# problème écran Powerbook 17



## foinfoin (13 Décembre 2010)

bonjour à tous
je suis l'heureux possesseur d'un PowerBook 17 , à 1,67 Mhz . Il marche très très bien , sauf que l'écran s'allume que lorsqu'il est à peine ouvert !!! . si j'ouvre totalement le capot , et que l'écran est totalement ouvert , il s'éteint  . j'ai répété l'opération à de nombreuses reprises , et c'est toujours la même chose . j'ai donc mis un écran externe pour voir si cela provenait de la carte vidéo , mais cela marche très bien , sans aucun problème . Que faire !!!
ce portable est vraiment formidable , et j'aimerais tant qu'il fonctionne à nouveaux
si quelqu'un pouvait me renseigner , car chez Apple , on me dit d'apporter l'appareil , puis de payer 120 euro pour un devis , et que peut-être cela pourrait venir de " l'écran " , qui lui coute plus de 700 euro .......?
merci à tous pour conseils


----------



## didgar (13 Décembre 2010)

Salut !

Ca ressemble plutôt à un pb de nappe ( Display Data Cable comme ils disent ) qui suivant l'angle de l'écran est pincée ou non.

=> http://www.ifixit.com/Guide/Repair/...-17-Inch-1-1-67-GHz-Display-Data-Cable/2149/1

Ca doit se trouver sur eBay mais après faut le monter !

A+

Didier

PS : &#9888; le lien ci-dessus c'est pour l'Alu 17 1.67 "normal" pas le "high res" !


----------

━━━━━━━━━━━━━━━━

• [ÉNONCÉ A]: Veuillez reproduire à l'identique l'intégralité du fil de discussion ci-dessus sur l'écran du PowerBook 17.
• [ÉNONCÉ B]: Relevez dans les enregistrements ci-dessous chaque ligne contenant la chaîne "feet".

(Données stockées)
━━━━━━━━━━━━━━━━

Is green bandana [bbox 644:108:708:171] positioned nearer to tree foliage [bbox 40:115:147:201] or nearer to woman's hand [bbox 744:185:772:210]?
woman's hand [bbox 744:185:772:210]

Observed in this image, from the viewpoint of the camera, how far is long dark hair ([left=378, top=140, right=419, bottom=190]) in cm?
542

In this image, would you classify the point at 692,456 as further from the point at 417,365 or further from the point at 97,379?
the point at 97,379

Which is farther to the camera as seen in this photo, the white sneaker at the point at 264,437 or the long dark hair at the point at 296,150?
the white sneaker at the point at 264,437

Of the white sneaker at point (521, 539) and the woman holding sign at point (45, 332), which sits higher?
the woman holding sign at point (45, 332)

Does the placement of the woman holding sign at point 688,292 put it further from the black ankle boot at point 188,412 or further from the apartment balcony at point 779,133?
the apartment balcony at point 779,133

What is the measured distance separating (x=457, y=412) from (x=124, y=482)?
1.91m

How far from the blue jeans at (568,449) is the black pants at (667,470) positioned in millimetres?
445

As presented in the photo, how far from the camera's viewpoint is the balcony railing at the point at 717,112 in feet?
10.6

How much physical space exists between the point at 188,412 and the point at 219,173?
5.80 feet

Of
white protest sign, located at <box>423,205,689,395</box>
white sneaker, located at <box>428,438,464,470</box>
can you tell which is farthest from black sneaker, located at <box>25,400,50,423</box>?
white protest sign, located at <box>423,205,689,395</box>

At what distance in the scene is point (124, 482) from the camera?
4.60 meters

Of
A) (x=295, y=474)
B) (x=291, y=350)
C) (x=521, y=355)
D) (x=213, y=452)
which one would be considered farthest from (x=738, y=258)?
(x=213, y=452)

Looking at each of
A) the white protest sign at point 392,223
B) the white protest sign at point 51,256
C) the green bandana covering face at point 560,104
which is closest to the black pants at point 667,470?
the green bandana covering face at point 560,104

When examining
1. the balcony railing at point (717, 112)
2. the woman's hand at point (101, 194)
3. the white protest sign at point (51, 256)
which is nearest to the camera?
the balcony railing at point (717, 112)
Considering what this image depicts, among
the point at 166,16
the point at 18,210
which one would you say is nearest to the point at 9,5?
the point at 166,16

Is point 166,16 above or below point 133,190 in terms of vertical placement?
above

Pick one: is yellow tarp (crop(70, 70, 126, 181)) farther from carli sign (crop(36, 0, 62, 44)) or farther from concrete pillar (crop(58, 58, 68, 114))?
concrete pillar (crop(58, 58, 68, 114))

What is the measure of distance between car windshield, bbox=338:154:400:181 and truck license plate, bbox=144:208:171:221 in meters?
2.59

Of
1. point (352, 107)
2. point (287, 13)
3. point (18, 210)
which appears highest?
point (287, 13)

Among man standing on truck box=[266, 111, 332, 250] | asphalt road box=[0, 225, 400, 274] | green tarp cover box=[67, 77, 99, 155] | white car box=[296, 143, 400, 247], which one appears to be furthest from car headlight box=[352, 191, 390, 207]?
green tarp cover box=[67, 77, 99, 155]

━━━━━━━━━━━━━━━━

• [SOLUTION RÉDIGÉE A]:
# problème écran Powerbook 17



## foinfoin (13 Décembre 2010)

bonjour à tous
je suis l'heureux possesseur d'un PowerBook 17 , à 1,67 Mhz . Il marche très très bien , sauf que l'écran s'allume que lorsqu'il est à peine ouvert !!! . si j'ouvre totalement le capot , et que l'écran est totalement ouvert , il s'éteint  . j'ai répété l'opération à de nombreuses reprises , et c'est toujours la même chose . j'ai donc mis un écran externe pour voir si cela provenait de la carte vidéo , mais cela marche très bien , sans aucun problème . Que faire !!!
ce portable est vraiment formidable , et j'aimerais tant qu'il fonctionne à nouveaux
si quelqu'un pouvait me renseigner , car chez Apple , on me dit d'apporter l'appareil , puis de payer 120 euro pour un devis , et que peut-être cela pourrait venir de " l'écran " , qui lui coute plus de 700 euro .......?
merci à tous pour conseils


----------



## didgar (13 Décembre 2010)

Salut !

Ca ressemble plutôt à un pb de nappe ( Display Data Cable comme ils disent ) qui suivant l'angle de l'écran est pincée ou non.

=> http://www.ifixit.com/Guide/Repair/...-17-Inch-1-1-67-GHz-Display-Data-Cable/2149/1

Ca doit se trouver sur eBay mais après faut le monter !

A+

Didier

PS : &#9888; le lien ci-dessus c'est pour l'Alu 17 1.67 "normal" pas le "high res" !


----------

• [SOLUTION RÉDIGÉE B]:
As presented in the photo, how far from the camera's viewpoint is the balcony railing at the point at 717,112 in feet?
5.80 feet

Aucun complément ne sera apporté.